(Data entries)
#####

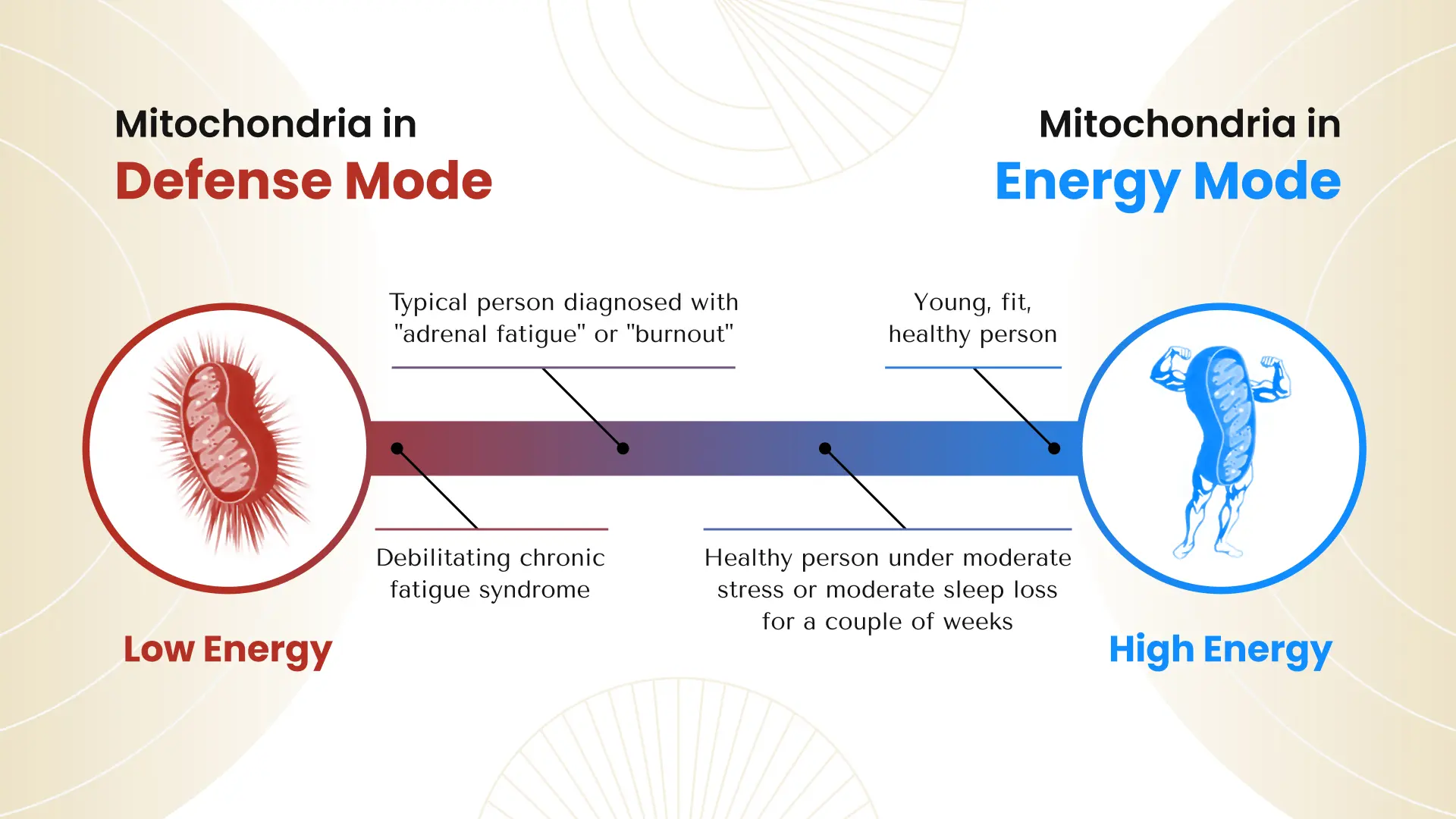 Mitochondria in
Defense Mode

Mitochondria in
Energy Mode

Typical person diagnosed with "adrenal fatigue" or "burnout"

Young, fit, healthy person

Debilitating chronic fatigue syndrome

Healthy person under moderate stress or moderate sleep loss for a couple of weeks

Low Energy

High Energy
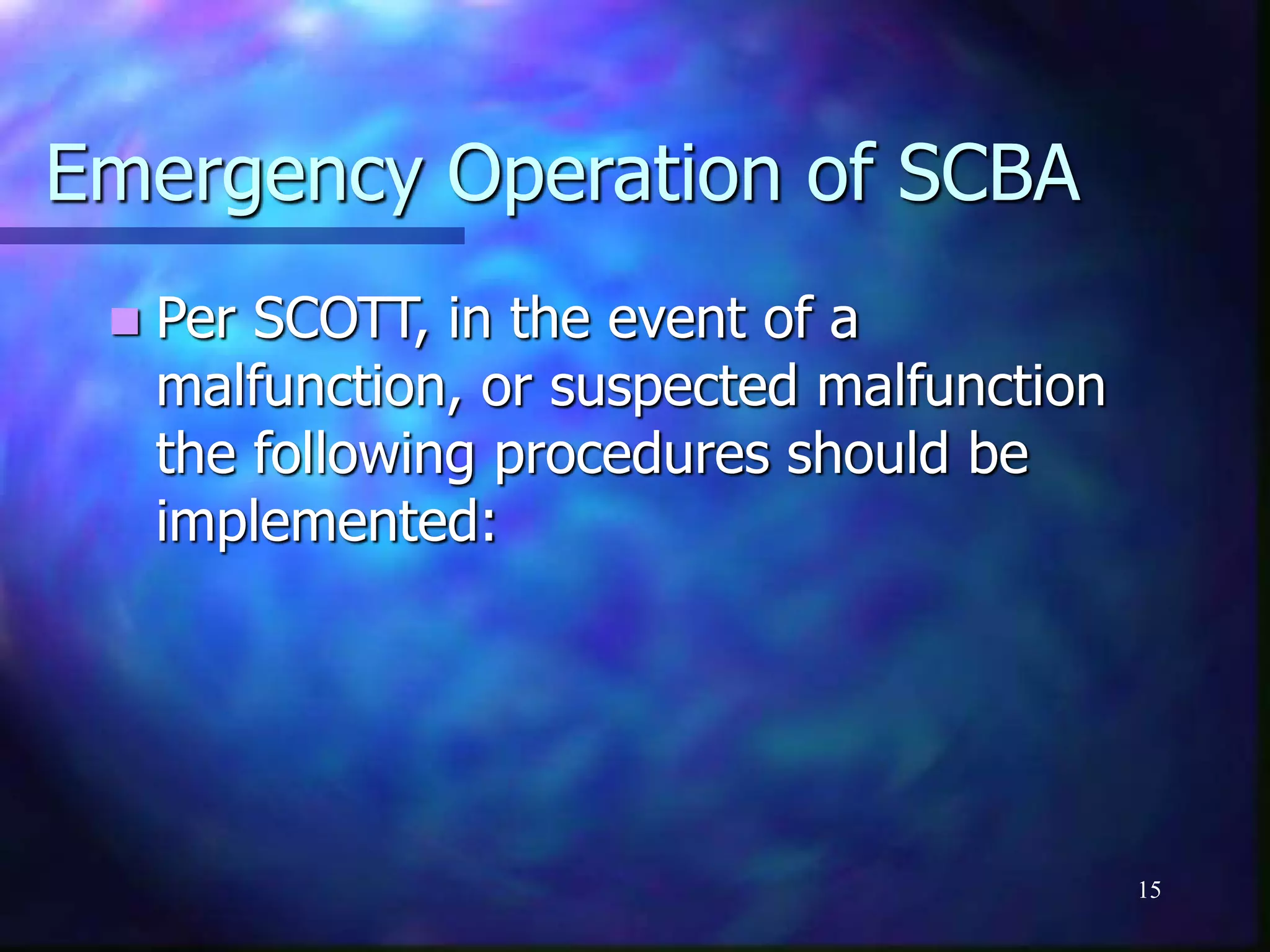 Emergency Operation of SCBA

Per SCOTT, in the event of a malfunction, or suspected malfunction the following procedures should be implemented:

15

#####

*Required work:* Exactly one number is wanted in reply: the count of lines above that hold the string "fatigue".

*Response:* 2